Big Data Mentorship: Meet the replicator Planifica in Castellón de la Plana is supporting the city of Castellón de la Plana in Spain in the Urban Transports Community's Mentorship Programme, benefiting from the experience of the pioneer city of Koper in Slovenia on the topic of big data. The mentorship focuses on the extent, rigour and reliability of its modal split monitoring that is one of the relevant goals in its Sustainable Urban Mobility Plan.

Watch the interview with the Mentor here


In this mentoring exercise, Castellón is the learning city and it joined the project by supporting the candidature of Planifica, a cooperative of architects and engineers helping the city develop and implement its Sustainable Urban Mobility Plan (SUMP).
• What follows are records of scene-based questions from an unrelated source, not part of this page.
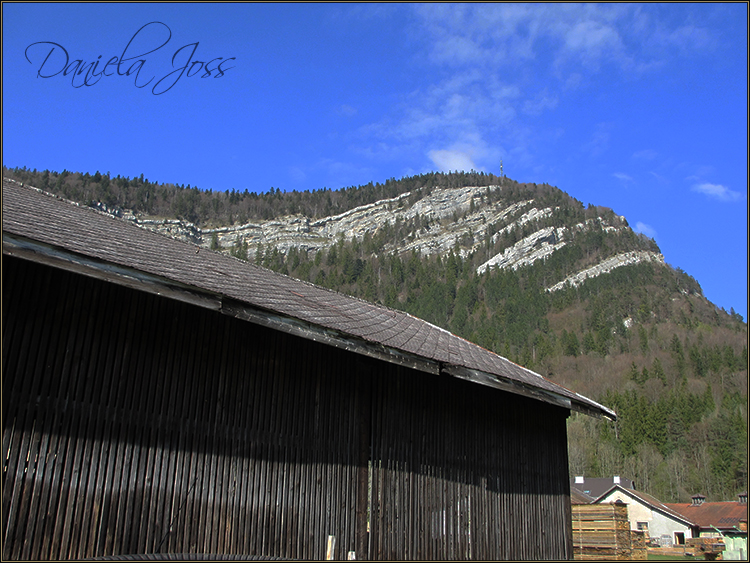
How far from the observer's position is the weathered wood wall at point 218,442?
5898 mm

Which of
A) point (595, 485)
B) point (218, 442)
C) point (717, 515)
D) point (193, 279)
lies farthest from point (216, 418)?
point (595, 485)

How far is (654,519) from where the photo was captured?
5994 centimetres

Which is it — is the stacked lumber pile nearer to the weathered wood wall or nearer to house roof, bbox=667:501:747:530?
the weathered wood wall

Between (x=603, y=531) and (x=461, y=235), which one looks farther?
(x=461, y=235)

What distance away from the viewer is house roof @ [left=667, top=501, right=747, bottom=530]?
A: 193ft

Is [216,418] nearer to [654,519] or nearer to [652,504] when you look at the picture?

The city wishes to gain knowledge to improve the extent, rigour and reliability of its modal split monitoring that is one of the relevant goals in its Sustainable Urban Mobility Plan.  However, it emerged during discussions that it is also interested in traffic monitoring for the purposes of understanding the impacts of changes to the transport network in the city.
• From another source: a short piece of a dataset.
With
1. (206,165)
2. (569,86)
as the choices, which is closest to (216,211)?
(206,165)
So far, there have been five working meetings between Planifica, MedCities and the project experts from the consultancy CINESI; one introductory meeting between the municipality of Castellón, Planifica, MedCities and the project experts; and one meeting between those participants and the municipality of Koper to exchange experience specifically about Koper’s modal split monitoring system (a note of that meeting is appended).

The main aspect of the bilateral meeting between Castellón and Koper was a presentation by Koper about its integrated traffic monitoring system : origins and extent of the system and outputs monitored (traffic counts, bicycle counts, parking occupancy in some car parks, and public transport arrivals and departures, etc.). One challenging aspect of this mentoring is the fact that the actual demonstration of how the system in Koper works is difficult to make at the moment as currently it is being migrated to a new server. The Castellón participants were particularly interested in the methods used to decide on the location of traffic counters; the counter technology adopted; and the links between the counters and the geographical information system (GIS) that is intended to display the data in real time for technicians and public access.

In the rest of the project, CINESI has started drafting an outline of available technologies and evidence from the literature on the possible alternatives and methods that could help Castellón improve its modal split and traffic monitoring systems. In the next report, the experts will make recommendations for improvements to the modal split and traffic monitoring systems in Castellón.  If possible this will incorporate further information from Koper, if that is forthcoming – it is hoped to obtain access to the active monitoring system once it has been migrated to a different server, but also to the tender documentation that specified the system that was procured.